Text provided »
[Asterisk-Users] Fun with Echo
Rich Adamson
radamson at routers.com
Fri Jun 9 12:58:04 MST 2006
Steve Underwood wrote:
> Rich Adamson wrote:
>
>> Eric "ManxPower" Wieling wrote:
>>
>>> The number of taps the EC has to deal with is the delay on the PSTN
>>> side. I can't imagine echo is more than a few ms in modern TDM
>>> networks. This latency has NOTHING to do with VoIP latency, since
>>> the echo must be canceled BEFORE it gets to the VoIP side of things.
>>
>>
>> Not so sure about that.
>>
>> We've got four analog pstn lines from Alltel; three from one CO and a
>> fourth from a second CO (Centrex). Both CO's are relatively new
>> switches (last ten years), and both use some form of remote line
>> concentrator connected via fiber.
>>
>> When using the X100P (and later the TDM04b), Mark had to implement
>> echotraining=800 as the pstn line had not settled down in the first
>> 200 milliseconds to allow the EC to train. Seemed rather unusual at
>> the time, but he was actually logged into our system and played with
>> that delay (before it became a part of the code).
>>
>> After the echotraining=800, things were significantly better and I
>> played with each of the ECs (KB, MG2, Aggressive, etc) to find
>> something that would train up in a reasonable fashion.

Prompt a »
In the stretch of records from the start through the line containing "(10,81), (2,74), (74,38)", change every "camera" to "viewer" and write those lines out again with nothing else altered.

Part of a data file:
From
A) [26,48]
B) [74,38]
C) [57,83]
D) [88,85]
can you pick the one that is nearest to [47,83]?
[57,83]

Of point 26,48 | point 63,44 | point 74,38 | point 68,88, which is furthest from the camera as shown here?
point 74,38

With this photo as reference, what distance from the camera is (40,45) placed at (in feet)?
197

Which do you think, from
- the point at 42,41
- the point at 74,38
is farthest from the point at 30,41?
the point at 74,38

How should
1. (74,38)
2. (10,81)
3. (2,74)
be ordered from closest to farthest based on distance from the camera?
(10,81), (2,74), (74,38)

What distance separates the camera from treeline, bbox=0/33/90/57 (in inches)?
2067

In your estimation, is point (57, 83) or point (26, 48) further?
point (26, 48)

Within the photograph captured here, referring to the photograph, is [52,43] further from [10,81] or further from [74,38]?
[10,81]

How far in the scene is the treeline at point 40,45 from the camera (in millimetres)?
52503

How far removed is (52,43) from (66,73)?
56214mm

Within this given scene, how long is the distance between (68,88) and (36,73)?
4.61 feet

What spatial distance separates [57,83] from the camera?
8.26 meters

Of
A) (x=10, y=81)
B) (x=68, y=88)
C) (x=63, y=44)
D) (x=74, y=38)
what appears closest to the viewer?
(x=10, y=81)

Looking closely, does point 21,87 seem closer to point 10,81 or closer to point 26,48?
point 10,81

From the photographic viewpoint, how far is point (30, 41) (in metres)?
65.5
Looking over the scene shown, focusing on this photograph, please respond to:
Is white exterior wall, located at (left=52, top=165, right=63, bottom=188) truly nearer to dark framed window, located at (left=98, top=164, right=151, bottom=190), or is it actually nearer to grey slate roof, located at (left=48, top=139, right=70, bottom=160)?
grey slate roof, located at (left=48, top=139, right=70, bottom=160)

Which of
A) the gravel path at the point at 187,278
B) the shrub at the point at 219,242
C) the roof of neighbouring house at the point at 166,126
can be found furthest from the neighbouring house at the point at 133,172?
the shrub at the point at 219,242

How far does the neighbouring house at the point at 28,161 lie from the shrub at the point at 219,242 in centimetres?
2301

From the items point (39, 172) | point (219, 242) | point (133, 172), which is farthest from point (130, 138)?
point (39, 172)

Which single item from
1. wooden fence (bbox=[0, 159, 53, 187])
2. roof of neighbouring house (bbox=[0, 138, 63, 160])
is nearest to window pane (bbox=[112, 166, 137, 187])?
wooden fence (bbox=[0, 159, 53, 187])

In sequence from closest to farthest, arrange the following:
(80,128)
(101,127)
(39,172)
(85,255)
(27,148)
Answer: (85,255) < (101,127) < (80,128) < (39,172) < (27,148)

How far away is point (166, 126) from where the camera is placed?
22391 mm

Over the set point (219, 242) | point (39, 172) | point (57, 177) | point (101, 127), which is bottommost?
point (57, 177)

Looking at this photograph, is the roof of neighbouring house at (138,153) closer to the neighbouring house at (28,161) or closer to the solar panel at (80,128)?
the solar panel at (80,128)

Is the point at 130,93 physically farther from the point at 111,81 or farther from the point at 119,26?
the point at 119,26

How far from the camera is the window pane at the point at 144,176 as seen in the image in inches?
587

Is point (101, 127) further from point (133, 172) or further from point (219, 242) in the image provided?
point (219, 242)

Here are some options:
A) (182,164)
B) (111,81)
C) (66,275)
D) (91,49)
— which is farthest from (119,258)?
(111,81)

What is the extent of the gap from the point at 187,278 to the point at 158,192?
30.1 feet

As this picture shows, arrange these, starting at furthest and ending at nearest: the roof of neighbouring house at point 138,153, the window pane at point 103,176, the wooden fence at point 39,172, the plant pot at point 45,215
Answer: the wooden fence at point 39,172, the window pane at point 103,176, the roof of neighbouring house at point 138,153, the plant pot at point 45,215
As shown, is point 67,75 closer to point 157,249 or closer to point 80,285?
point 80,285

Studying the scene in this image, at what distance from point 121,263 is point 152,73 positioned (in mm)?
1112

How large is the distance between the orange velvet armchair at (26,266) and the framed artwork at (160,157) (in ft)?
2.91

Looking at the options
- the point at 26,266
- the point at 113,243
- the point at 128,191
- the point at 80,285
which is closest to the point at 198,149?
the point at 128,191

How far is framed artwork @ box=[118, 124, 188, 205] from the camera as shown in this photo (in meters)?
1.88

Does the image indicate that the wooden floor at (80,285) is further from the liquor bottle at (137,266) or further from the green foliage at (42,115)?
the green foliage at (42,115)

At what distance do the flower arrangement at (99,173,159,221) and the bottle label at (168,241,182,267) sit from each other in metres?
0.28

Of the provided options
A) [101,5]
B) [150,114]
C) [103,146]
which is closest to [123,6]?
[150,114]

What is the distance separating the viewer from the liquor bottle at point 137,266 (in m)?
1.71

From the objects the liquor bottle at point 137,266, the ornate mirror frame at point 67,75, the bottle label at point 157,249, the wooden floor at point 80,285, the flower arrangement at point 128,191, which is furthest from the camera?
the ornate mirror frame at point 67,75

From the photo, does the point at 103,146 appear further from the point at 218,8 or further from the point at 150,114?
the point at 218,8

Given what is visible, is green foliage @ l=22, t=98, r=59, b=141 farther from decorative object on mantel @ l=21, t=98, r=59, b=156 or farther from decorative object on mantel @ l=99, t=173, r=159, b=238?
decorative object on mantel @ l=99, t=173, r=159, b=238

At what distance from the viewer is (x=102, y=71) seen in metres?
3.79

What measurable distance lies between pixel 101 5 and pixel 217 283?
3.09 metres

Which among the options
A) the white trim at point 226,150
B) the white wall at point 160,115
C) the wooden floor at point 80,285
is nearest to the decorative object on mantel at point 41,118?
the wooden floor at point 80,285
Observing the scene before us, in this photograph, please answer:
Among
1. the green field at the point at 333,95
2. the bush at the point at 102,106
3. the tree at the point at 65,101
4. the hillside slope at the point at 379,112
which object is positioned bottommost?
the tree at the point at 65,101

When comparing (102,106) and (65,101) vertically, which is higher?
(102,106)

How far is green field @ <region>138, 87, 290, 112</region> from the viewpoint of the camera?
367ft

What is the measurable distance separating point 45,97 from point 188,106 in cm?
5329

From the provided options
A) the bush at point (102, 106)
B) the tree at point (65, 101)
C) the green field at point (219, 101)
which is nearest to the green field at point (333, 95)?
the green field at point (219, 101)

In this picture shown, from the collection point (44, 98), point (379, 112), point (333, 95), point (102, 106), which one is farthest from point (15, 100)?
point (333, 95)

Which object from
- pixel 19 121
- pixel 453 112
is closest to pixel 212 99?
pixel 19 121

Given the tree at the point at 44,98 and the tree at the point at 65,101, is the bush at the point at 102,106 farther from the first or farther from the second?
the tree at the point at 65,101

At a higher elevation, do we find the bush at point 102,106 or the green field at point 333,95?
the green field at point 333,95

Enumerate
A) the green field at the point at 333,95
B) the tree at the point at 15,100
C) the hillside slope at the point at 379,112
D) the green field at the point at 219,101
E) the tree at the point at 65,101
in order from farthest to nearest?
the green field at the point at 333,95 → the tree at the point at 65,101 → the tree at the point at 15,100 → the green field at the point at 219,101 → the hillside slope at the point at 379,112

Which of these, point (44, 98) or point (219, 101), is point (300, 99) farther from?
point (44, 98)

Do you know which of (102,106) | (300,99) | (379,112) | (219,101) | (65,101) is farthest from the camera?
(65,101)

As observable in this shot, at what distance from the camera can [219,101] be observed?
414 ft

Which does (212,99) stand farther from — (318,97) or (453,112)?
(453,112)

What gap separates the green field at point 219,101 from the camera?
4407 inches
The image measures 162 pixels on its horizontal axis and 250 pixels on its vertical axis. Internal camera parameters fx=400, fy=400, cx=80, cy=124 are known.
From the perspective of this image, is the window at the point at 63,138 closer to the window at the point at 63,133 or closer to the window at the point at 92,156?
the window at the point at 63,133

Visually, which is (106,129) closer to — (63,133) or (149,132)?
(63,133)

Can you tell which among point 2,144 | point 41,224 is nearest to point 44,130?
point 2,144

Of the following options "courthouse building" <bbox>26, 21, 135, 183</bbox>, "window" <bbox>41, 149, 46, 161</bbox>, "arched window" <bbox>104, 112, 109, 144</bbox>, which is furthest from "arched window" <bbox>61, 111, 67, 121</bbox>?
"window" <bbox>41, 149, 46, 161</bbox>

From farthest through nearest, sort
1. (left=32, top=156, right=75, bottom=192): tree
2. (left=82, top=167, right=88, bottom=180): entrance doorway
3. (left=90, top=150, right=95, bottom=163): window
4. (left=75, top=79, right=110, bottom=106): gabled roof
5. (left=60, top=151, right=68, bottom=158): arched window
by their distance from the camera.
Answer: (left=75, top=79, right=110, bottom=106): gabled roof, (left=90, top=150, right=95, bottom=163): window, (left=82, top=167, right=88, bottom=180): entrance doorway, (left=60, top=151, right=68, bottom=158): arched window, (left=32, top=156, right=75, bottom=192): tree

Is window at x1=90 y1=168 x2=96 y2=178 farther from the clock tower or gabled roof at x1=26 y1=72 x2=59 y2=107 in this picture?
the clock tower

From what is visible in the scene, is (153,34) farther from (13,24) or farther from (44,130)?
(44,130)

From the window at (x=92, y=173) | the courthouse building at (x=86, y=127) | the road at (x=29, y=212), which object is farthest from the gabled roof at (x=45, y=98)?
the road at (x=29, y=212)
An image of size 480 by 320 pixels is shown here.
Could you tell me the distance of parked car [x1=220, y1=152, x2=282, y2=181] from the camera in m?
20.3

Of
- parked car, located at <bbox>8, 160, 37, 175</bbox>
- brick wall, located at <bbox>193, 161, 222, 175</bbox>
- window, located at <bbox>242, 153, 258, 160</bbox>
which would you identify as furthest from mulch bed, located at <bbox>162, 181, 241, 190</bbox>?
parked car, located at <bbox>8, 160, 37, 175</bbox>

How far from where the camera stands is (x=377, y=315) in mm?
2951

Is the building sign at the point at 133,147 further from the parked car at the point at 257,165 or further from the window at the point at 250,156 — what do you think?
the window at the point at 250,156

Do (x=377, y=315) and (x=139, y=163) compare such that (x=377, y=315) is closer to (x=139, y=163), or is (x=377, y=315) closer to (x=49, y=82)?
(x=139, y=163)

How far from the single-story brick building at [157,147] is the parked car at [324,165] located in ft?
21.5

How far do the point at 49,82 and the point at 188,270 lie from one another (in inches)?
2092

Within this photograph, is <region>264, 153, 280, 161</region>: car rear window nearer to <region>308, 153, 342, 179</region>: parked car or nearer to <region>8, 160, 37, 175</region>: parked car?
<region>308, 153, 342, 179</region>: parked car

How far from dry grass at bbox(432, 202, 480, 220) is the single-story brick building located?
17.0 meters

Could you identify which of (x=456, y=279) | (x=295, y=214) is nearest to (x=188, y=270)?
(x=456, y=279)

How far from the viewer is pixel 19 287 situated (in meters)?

Prompt b »
Retype the whole mailing list message about echo, keeping every character as it stands.

Expected output a »
From
A) [26,48]
B) [74,38]
C) [57,83]
D) [88,85]
can you pick the one that is nearest to [47,83]?
[57,83]

Of point 26,48 | point 63,44 | point 74,38 | point 68,88, which is furthest from the viewer as shown here?
point 74,38

With this photo as reference, what distance from the viewer is (40,45) placed at (in feet)?
197

Which do you think, from
- the point at 42,41
- the point at 74,38
is farthest from the point at 30,41?
the point at 74,38

How should
1. (74,38)
2. (10,81)
3. (2,74)
be ordered from closest to farthest based on distance from the viewer?
(10,81), (2,74), (74,38)

Expected output b »
[Asterisk-Users] Fun with Echo
Rich Adamson
radamson at routers.com
Fri Jun 9 12:58:04 MST 2006
Steve Underwood wrote:
> Rich Adamson wrote:
>
>> Eric "ManxPower" Wieling wrote:
>>
>>> The number of taps the EC has to deal with is the delay on the PSTN
>>> side. I can't imagine echo is more than a few ms in modern TDM
>>> networks. This latency has NOTHING to do with VoIP latency, since
>>> the echo must be canceled BEFORE it gets to the VoIP side of things.
>>
>>
>> Not so sure about that.
>>
>> We've got four analog pstn lines from Alltel; three from one CO and a
>> fourth from a second CO (Centrex). Both CO's are relatively new
>> switches (last ten years), and both use some form of remote line
>> concentrator connected via fiber.
>>
>> When using the X100P (and later the TDM04b), Mark had to implement
>> echotraining=800 as the pstn line had not settled down in the first
>> 200 milliseconds to allow the EC to train. Seemed rather unusual at
>> the time, but he was actually logged into our system and played with
>> that delay (before it became a part of the code).
>>
>> After the echotraining=800, things were significantly better and I
>> played with each of the ECs (KB, MG2, Aggressive, etc) to find
>> something that would train up in a reasonable fashion.